Important Additional Information and Where to Find It

In connection with the proposed acquisition of Jive Software, Inc. (“Jive”) by Wave Systems Corp. (“Parent”), Jazz MergerSub, Inc. (“Acquisition Sub”), a wholly-owned subsidiary of Parent, will commence a tender offer for all of the outstanding shares of Jive. Such tender offer has not yet commenced. This communication is for informational purposes only and is neither an offer to purchase nor a solicitation of an offer to sell shares of Jive, nor is it a substitute for the tender offer materials that Parent, Acquisition Sub and ESW Capital, LLC (“Guarantor”) will file with the SEC upon commencement of the tender offer. At the time that the tender offer is commenced, Parent, Acquisition Sub and Guarantor will file tender offer materials on Schedule TO with the SEC, and Jive will file a Solicitation/Recommendation Statement on Schedule 14D-9 with the SEC with respect to the offer. THE TENDER OFFER MATERIALS (INCLUDING AN OFFER TO PURCHASE, A RELATED LETTER OF TRANSMITTAL AND CERTAIN OTHER TENDER OFFER DOCUMENTS) AND THE SOLICITATION/RECOMMENDATION STATEMENT WILL CONTAIN IMPORTANT INFORMATION THAT SHOULD BE READ CAREFULLY AND CONSIDERED BY JIVE’S STOCKHOLDERS BEFORE ANY DECISION IS MADE WITH RESPECT TO THE TENDER OFFER. Both the tender offer statement and the solicitation/recommendation statement will be made available to Jive’s stockholders free of charge. A free copy of the tender offer statement and the solicitation/recommendation statement will also be made available to all stockholders of Jive by contacting Jive at lisa.jurinka@jivesoftware.com or jason.khoury@jivesoftware.com by phone at (415) 580-4738 or (650) 847-8308, or by visiting Jive’s website (www.jivesoftware.com). In addition, the tender offer statement and the solicitation/recommendation statement (and all other documents filed with the SEC) will be available at no charge on the SEC’s website (www.sec.gov) upon filing with the SEC. JIVE’S STOCKHOLDERS ARE ADVISED TO READ THE TENDER OFFER STATEMENT AND THE SOLICITATION/RECOMMENDATION STATEMENT, AS EACH MAY BE AMENDED OR SUPPLEMENTED FROM TIME TO TIME, AND ANY OTHER RELEVANT DOCUMENTS FILED WITH THE SEC WHEN THEY BECOME AVAILABLE BEFORE THEY MAKE ANY DECISION WITH RESPECT TO THE TENDER OFFER BECAUSE THEY WILL CONTAIN IMPORTANT INFORMATION ABOUT THE PROPOSED TRANSACTION AND THE PARTIES TO THE TRANSACTION.

Forward Looking Statements

This document contains certain statements that constitute forward-looking statements. These forward-looking statements include, but are not limited to, statements regarding the satisfaction of conditions to the completion of the proposed transaction and the expected completion of the proposed transaction, as well as other statements that are not historical fact.

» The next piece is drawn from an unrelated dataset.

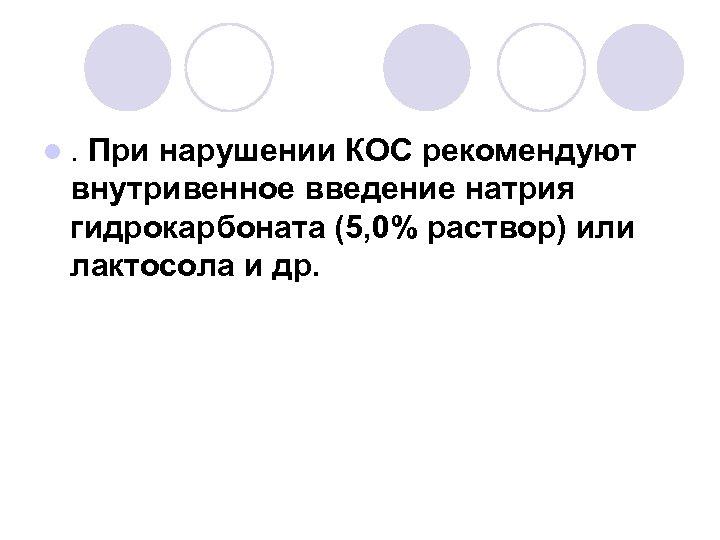 l. При нарушении КОС рекомендуют внутривенное введение натрия гидрокарбоната (5, 0% раствор) или лактосола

These forward-looking statements are based on currently available information, as well as Jive’s views and assumptions regarding future events as of the time such statements are being made. Such forward looking statements are subject to inherent risks and uncertainties. Accordingly, actual results may differ materially and adversely from those expressed or implied in such forward-looking statements. Such risks and uncertainties include, but are not limited to, the potential failure to satisfy conditions to the completion of the proposed transaction due to the failure to receive a sufficient number of tendered shares in the tender offer, as well as those described in cautionary statements contained elsewhere herein and in Jive’s periodic reports filed with the SEC including the statements set forth under “Risk Factors” set forth in Jive’s most recent annual report on Form 10-K, the Tender Offer Statement on Schedule TO (including the offer to purchase, the letter of transmittal and other documents relating to the tender offer) to be filed by Parent, Acquisition Sub and Guarantor, and the Solicitation/Recommendation Statement on Schedule 14D-9 to be filed by Jive. As a result of these and other risks, the proposed transaction may not be completed on the timeframe expected or at all. These forward-looking statements reflect Jive’s expectations as of the date of this document. While Jive may elect to update any such forward-looking statements at some point in the future, Jive specifically disclaims any obligation to do so, even if our expectations change, except as required by law.